Article Preview
TopIntroduction
The area of Big Data (BD) is currently subject of intense investigation in academic literature, pushed by the growth of data made available in the Web and collected by fixed and mobile sensors. According to (Dumbill, 2013) “Big data is data that exceeds the processing capacity of conventional database systems. The data is too big, moves too fast, or doesn’t fit the structures of your database architectures. To gain value from this data, you must choose an alternative way to process it”.
Another issue that in recent years raised the attention of scholars and practitioners is Data Quality (DQ), a multifaceted concept, to the definition of which different dimensions concur. Data quality has been investigated focusing especially on data as represented in the relational model, traditionally adopted in Data Base Management Systems (for an extensive survey of DQ in the relational model see Batini & Scannapieco, 2006), notwithstanding the growing relevance and concerns of non-standard data such as text, music, design information and pictures (Rose, 1991). More recently, a variety of data types rising from linguistic and visual information, used and diffused through social networks, enterprise and public sector information systems as well as the Web, resulted in a deep investigation on how data quality concepts can be extended to such vast set of data types, encompassing, e.g., semi-structured texts, maps, images, linked open data. Thus, the information growth consequent to the BD phenomenon has deeply impacted on the diversity of available types of data, the proliferation of sources of data, and the consequent great expansion of application domains.

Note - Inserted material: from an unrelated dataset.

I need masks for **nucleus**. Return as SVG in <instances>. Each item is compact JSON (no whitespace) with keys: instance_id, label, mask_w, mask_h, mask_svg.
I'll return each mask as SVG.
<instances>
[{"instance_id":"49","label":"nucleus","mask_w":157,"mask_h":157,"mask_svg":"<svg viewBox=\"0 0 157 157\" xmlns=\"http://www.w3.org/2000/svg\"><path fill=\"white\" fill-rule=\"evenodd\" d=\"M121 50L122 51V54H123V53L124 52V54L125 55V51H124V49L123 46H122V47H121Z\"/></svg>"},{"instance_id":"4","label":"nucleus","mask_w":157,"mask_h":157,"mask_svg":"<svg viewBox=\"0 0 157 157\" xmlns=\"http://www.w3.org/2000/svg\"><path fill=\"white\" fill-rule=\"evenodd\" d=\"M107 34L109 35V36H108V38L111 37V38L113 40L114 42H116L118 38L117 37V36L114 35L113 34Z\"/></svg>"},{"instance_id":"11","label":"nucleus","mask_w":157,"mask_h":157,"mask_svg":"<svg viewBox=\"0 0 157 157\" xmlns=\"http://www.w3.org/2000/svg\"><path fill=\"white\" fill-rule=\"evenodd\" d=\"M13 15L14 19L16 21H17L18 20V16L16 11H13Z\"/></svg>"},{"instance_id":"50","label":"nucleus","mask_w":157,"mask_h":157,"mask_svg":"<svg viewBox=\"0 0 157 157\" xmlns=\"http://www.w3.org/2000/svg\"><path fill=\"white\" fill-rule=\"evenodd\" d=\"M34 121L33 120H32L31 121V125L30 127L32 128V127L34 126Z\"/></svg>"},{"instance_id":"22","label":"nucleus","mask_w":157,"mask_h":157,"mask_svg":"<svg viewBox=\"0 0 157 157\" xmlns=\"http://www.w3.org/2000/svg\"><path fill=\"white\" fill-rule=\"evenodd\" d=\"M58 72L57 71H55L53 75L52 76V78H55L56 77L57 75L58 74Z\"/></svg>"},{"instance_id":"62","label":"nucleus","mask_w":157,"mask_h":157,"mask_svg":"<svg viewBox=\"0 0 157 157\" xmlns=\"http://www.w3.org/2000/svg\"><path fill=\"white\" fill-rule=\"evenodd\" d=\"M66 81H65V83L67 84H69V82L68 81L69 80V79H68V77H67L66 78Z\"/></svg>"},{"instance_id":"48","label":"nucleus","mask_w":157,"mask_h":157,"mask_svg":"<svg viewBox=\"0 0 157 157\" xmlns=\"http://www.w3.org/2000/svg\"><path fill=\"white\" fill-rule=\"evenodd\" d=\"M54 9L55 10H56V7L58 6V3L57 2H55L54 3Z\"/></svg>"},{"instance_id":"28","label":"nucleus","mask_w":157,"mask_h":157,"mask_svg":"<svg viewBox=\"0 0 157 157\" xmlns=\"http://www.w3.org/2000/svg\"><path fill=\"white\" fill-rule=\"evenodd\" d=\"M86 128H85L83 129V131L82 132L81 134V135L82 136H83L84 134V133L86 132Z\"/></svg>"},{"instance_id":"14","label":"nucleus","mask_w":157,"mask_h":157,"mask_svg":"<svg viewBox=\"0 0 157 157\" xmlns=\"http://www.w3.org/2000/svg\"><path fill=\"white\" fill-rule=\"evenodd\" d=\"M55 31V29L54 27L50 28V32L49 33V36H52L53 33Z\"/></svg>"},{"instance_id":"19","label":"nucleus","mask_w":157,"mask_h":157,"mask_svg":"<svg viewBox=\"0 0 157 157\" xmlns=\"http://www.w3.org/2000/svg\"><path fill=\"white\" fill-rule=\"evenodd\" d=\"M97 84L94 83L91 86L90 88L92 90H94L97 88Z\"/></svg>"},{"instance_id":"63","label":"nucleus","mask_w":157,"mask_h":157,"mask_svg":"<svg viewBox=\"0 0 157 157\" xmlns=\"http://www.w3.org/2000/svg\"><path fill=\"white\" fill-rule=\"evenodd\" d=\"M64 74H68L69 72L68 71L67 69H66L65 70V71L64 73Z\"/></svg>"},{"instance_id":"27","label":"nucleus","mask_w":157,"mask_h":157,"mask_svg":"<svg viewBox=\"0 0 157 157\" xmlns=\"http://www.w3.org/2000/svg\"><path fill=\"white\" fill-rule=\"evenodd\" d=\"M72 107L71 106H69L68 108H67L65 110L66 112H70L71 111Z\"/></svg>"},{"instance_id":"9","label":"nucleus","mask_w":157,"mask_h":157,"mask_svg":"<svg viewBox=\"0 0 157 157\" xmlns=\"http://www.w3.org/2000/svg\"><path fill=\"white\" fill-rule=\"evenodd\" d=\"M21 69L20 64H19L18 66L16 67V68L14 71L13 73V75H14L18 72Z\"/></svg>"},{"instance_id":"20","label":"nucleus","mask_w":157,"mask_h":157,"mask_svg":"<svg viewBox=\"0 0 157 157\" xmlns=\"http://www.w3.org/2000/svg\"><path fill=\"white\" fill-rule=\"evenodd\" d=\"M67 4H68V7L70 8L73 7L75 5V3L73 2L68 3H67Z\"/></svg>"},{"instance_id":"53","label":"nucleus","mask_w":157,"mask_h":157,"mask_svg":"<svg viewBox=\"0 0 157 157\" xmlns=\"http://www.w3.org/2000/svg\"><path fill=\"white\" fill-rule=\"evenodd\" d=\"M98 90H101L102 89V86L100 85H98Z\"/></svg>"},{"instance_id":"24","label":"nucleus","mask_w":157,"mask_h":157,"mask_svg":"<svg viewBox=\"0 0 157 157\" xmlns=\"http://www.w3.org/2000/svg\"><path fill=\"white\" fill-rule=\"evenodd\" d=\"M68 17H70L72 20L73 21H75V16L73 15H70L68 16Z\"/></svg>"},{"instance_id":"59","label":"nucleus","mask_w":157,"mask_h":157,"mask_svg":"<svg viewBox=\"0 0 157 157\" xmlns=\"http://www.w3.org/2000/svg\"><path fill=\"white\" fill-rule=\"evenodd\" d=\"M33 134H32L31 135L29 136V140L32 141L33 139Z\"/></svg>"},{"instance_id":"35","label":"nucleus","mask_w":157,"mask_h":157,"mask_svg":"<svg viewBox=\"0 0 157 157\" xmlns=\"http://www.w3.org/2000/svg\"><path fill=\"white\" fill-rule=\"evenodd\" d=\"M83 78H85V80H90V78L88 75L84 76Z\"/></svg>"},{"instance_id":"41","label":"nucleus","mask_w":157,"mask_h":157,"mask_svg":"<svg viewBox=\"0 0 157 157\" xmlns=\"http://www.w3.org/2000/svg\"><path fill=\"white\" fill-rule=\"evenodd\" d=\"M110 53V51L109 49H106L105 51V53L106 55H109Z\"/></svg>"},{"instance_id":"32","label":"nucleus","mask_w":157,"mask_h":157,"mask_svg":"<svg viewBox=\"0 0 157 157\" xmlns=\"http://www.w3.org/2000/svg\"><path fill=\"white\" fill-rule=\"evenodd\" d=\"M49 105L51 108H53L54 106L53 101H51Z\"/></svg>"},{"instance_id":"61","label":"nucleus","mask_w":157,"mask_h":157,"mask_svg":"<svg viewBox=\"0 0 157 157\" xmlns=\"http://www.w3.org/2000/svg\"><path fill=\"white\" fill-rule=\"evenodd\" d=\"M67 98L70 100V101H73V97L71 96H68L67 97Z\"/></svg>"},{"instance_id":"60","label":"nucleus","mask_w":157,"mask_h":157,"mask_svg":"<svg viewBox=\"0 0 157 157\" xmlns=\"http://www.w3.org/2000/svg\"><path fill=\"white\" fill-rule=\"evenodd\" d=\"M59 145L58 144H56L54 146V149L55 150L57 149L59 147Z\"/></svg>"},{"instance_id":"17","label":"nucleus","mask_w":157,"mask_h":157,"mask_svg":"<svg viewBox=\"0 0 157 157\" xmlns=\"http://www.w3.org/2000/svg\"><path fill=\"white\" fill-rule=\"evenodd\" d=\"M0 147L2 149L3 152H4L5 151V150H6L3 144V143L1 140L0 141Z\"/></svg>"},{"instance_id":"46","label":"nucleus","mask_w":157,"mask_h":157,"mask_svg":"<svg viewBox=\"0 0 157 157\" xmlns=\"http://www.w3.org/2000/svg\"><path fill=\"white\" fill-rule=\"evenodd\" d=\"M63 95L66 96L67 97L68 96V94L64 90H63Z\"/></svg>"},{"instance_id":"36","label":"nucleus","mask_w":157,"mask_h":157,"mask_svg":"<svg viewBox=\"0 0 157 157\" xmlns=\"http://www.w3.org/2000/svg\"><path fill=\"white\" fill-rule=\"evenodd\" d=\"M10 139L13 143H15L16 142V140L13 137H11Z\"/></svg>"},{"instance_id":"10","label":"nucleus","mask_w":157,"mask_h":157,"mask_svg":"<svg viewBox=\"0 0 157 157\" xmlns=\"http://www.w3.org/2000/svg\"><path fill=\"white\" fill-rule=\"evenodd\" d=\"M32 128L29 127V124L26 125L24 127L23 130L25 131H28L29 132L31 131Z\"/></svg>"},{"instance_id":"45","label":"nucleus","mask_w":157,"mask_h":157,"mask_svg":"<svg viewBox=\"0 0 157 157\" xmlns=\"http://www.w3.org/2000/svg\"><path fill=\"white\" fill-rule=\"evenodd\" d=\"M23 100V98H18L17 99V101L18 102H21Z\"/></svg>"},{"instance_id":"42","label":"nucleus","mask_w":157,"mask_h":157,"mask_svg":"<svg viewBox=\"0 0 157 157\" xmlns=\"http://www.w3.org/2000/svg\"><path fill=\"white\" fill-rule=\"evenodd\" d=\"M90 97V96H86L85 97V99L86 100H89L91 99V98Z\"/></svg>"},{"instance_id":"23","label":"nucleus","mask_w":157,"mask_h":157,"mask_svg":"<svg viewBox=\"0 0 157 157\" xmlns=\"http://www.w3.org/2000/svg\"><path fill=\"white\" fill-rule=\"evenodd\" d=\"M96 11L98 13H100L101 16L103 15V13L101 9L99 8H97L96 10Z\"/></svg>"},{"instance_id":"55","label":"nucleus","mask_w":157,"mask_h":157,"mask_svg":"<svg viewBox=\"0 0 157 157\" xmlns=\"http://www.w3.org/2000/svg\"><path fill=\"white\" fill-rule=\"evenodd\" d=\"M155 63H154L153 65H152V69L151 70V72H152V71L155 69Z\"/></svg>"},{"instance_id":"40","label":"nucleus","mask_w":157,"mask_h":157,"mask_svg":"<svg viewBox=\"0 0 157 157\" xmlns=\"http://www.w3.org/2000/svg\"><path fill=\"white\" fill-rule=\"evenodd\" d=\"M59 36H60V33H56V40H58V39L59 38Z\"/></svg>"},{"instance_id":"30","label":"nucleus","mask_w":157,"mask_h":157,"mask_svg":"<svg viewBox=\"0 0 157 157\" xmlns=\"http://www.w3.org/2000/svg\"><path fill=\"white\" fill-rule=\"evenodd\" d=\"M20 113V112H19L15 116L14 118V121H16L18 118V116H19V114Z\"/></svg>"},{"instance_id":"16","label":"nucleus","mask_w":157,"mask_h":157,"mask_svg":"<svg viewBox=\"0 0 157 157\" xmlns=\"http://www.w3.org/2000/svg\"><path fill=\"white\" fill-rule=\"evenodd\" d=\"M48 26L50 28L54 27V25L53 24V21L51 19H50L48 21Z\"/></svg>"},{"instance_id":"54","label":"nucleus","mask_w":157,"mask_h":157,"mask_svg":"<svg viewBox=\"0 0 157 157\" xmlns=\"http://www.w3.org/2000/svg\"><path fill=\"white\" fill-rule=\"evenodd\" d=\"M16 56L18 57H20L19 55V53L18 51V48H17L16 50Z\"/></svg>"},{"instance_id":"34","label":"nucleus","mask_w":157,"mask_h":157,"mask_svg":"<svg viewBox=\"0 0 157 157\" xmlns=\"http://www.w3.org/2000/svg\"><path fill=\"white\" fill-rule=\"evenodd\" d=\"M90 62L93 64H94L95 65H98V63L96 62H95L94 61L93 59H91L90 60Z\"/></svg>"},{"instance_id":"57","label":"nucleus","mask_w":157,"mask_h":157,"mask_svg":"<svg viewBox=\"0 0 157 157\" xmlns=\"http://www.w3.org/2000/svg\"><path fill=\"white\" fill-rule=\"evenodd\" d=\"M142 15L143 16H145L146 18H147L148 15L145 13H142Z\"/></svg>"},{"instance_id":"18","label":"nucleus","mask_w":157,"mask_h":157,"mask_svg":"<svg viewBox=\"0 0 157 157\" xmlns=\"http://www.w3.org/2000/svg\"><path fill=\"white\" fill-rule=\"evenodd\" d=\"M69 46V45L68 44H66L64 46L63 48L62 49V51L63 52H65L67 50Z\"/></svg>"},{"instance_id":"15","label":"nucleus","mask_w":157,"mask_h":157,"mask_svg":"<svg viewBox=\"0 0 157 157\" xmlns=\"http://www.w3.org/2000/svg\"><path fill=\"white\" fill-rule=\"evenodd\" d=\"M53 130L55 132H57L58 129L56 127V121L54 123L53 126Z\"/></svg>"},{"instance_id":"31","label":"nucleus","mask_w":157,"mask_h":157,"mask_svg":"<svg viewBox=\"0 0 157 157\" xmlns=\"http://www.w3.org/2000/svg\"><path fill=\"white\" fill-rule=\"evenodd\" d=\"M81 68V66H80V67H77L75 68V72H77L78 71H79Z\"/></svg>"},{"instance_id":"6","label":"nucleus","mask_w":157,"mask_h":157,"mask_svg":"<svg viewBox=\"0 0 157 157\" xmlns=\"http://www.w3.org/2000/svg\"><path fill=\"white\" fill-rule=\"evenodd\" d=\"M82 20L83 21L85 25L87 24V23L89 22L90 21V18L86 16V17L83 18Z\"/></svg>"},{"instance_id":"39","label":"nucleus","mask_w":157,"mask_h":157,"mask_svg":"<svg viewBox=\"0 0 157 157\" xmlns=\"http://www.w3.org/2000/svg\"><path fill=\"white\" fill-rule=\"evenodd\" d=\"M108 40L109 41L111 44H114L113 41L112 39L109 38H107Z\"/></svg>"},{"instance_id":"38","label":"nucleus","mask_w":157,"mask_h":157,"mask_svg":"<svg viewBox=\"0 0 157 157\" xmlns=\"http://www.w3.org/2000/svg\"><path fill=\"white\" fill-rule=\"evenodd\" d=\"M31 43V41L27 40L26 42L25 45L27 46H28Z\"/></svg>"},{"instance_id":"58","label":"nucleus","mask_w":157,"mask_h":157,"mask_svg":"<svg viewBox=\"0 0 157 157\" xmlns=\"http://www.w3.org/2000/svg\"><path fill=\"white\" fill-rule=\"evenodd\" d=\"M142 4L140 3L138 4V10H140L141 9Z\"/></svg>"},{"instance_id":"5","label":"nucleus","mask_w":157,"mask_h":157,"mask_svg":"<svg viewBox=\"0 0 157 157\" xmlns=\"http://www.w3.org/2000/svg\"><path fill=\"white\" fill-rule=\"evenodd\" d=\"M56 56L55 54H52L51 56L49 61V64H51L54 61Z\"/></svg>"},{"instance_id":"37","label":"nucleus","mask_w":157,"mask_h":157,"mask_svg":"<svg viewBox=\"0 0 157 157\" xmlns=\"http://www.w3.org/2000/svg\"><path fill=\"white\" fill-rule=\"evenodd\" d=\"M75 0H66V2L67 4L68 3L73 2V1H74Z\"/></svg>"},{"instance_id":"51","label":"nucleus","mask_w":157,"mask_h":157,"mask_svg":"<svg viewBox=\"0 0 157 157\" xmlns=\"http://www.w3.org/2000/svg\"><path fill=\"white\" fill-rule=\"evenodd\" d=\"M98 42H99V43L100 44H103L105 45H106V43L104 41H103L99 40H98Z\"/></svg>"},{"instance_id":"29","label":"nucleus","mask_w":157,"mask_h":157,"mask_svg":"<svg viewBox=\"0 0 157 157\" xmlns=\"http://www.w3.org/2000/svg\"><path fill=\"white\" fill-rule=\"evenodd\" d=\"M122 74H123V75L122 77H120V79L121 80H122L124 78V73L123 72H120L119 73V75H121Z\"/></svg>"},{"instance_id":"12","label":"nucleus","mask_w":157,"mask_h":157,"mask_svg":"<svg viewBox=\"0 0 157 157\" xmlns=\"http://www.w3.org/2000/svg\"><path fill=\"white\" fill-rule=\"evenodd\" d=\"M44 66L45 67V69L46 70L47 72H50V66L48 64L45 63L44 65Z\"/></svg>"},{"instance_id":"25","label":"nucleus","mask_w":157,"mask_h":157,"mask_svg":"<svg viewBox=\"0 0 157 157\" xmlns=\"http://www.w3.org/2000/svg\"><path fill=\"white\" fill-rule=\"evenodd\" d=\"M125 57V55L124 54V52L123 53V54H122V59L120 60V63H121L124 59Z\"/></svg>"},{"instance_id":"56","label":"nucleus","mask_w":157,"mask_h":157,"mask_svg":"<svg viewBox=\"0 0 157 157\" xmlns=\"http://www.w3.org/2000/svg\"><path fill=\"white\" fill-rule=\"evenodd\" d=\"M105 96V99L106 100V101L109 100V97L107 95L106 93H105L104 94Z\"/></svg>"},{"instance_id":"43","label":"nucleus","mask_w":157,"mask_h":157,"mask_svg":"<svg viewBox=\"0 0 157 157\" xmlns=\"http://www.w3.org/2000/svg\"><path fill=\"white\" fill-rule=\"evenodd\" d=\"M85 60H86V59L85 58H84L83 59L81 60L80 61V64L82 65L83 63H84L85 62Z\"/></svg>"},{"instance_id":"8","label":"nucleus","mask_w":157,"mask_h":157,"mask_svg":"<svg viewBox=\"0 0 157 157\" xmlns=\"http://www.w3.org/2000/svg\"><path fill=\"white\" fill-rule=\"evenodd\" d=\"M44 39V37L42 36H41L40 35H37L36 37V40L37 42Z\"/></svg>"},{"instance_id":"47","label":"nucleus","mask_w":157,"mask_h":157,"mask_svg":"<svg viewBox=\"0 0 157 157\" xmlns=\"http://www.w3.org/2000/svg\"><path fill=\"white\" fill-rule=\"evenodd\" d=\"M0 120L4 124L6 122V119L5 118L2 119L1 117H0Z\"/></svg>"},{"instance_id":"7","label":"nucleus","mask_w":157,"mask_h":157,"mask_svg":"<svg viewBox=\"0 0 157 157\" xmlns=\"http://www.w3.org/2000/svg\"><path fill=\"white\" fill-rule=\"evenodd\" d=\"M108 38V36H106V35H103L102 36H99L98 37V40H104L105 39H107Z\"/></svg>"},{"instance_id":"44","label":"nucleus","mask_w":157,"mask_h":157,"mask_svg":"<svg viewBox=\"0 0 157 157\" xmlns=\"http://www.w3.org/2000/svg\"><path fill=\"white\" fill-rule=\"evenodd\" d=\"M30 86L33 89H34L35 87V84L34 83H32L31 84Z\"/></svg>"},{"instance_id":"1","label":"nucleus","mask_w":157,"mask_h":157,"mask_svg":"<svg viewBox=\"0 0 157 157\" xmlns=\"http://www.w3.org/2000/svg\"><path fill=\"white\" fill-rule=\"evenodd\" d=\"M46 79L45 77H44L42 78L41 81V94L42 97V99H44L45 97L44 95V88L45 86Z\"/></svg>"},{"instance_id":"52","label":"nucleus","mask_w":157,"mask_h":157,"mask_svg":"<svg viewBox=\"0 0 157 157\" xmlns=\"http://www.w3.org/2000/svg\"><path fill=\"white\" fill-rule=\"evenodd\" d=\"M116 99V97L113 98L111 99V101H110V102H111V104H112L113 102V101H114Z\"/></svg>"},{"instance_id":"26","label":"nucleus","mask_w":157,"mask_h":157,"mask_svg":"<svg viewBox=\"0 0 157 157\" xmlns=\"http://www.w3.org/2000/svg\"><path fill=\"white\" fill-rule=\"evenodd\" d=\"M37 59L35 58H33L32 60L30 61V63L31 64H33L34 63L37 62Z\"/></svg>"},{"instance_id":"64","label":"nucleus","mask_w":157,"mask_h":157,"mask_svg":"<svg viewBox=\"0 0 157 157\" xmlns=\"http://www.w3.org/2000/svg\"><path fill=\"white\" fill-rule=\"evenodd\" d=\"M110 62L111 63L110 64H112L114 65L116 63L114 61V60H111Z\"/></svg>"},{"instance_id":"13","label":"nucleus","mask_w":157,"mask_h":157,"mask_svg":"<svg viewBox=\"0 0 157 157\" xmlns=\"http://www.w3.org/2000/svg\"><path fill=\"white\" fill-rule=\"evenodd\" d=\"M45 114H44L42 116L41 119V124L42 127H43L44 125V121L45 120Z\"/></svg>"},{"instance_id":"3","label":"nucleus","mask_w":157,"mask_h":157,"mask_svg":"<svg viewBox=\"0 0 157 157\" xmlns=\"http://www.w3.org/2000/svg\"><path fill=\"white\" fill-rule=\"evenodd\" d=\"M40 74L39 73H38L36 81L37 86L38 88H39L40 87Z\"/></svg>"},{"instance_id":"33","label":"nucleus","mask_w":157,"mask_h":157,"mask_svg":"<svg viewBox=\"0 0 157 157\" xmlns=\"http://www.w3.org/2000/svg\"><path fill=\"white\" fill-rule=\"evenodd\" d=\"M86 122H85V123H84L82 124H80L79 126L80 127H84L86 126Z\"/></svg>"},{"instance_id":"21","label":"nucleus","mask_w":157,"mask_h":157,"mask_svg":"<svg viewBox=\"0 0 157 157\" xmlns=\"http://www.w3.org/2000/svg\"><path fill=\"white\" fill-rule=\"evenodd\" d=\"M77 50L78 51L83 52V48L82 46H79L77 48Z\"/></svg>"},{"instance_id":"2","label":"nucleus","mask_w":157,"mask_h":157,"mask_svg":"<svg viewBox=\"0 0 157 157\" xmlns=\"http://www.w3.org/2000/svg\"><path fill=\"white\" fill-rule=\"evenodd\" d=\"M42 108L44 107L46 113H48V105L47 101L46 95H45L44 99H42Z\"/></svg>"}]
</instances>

Taking the above issues into account, in this paper we investigate how the multifaceted issues making up DQ have evolved from the traditional domain of databases to the domain of BD. The first coordinate we chose to analyze the evolution of the DQ concept are data types adopted in BD. In particular, we will analyze semi-structured texts, maps, and linked open data. Then, we will consider two other coordinates: (ii) the sources that originate BD, and (iii) application domains in which Big Data are used/investigated. As to sources, we will focus on sensors & sensor networks and as to application domains, we will focus on official statistics.
The article is organized as follows. First, we describe the methodology followed in the paper, that adopts an integrative review perspective for a theoretical purpose. Then we present the conceptual framework for analyzing the evolution of the DQ issues from relational databases to the diverse data types, application domains and sources considered in the following. As for DQ issues, we consider dimensions classified in terms of dimensions clusters, adopting the clusters proposed in Batini, Palmonari, and Viscusi (2012). The three BD coordinates, namely data types, sources and application domains are analyzed in terms of their structural characteristics. Subsequently, the evolution paths dealt with in the paper are introduced. Every path considers the evolution of a dimensions cluster from the relational domain to the issues target of the BD coordinates above introduced (i.e., data types, sources and application domains), further showing how the evolution of a given dimension can be interpreted a posteriori according to the structural characteristics considered. A final general discussion on DQ dimension clusters and BD coordinates concludes the paper.